NISTのサイバーセキュリティフレームワークを導入することで、新たなセキュリティ製品を検討する際、効果的に判断することができます。たとえば、以下のケースに該当する場合は、サイバーセキュリティフレームワークの導入を検討すべきでしょう。

  • 予期せぬセキュリティリスクや脆弱性への懸念がある
  • セキュリティ対策が必要なリソースか否かの判断基準がわからない
  • セキュリティ関連業務の優先順位のつけ方がわからない
  • 組織としてセキュリティに対して意識が低い

NIST CSFは政府や企業と連携して常に検証が行われており、必要に応じて改訂が行われます。そのため、過去に発生したインシデントと対応する解決方法を参照できるメリットがあります。また、企業がサイバーセキュリティに対し、どの程度投資すべきか優先順位をつけて判断できるように策定されているため、投資家、経営者、顧客に対して根拠をもって説明することが可能になります。

NIST SP800シリーズ

NIST SP800シリーズは、コンピュータセキュリティ関係のレポートで、企業がセキュリティ対策を実施する際に参照する文書です。包括的にセキュリティ分野を網羅し、政府機関、民間企業を問わず、セキュリティ担当者にとって有益なレポートです。

SP800-207とは

SP800-207とは、2020年8月にNISTが発行したゼロトラストアーキテクチャに関する文書です。ゼロトラストの概念を7章立てで紹介し、企業や組織のセキュリティ向上に寄与することが期待されています。

タイトル 説明
1 序章 ゼロトラストの背景や歴史
2 ゼロトラストの基本 用語定義、前提条件、ゼロトラストの考え方(理念)など、基本的な概念
3 ゼロトラストアーキテクチャの論理的構成要素 ネットワーク・システムなど、技術的な内容
4 導入シナリオ/ユースケース リモートワーク、マルチクラウド、ゲストネットワークなど、様々な展開シナリオや事例を紹介
5 ゼロトラストアーキテクチャに関連する脅威 セキュリティに関する7つの脅威
6 ゼロトラストアーキテクチャと既存の連邦ガイダンスとの連携の可能性 米国政府のガイダンスとの整合性や慣例性
7 ゼロトラストアーキテクチャへの移行 現状ネットワークからの移行方法として、ピュアZTA/ハイブリッドZTAを紹介
付録A

略語

略語の説明
付録B ZTAにおける現状のギャップの指摘 文書作成過程に行った調査結果やフィードバック

*出典:PwCコンサルティング合同会社 NIST SP800-207 「ゼロトラスト・アーキテクチャ」の解説と日本語訳

NISTがSailPointを技術協力ベンダーの1社に選定*

NISTが進める官民連携の組織、NCCoE(National Cybersecurity Center of Excellence)は2021年7月、ゼロトラストアーキテクチャを実証する技術協力ベンダー18社を発表し、SailPointテクノロジーズはその中の1社として選出されました。
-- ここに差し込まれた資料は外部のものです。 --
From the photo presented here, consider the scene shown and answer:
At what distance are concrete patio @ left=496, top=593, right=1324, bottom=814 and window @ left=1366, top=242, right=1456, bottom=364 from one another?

このプロジェクトでは、SP 800-207に記載された理念・原則に則ったゼロトラストアーキテクチャ設計を目的とし、SailPointは実用的な運用に向けたアプローチの開発協力を行います。

*出典:https://www.nccoe.nist.gov/projects/implementing-zero-trust-architecture

SailPointによるNIST CSFへの対応

SailPoint アイデンティティ・プラットフォームは、主として提供するアイデンティティ・アクセス管理機能によって、NIST CSFが列挙するサブカテゴリー108項目のうち35項目に、完全または部分的に対応しています*。

SailPoint IdentityNowの機能は、包括的なサイバーセキュリティ対策として、他のツールと組み合わせることで堅牢なリスク管理システムの構築が可能です。NIST CSFの利用は、リスクの評価と測定を目的として、多くの組織に広く受け入れられています。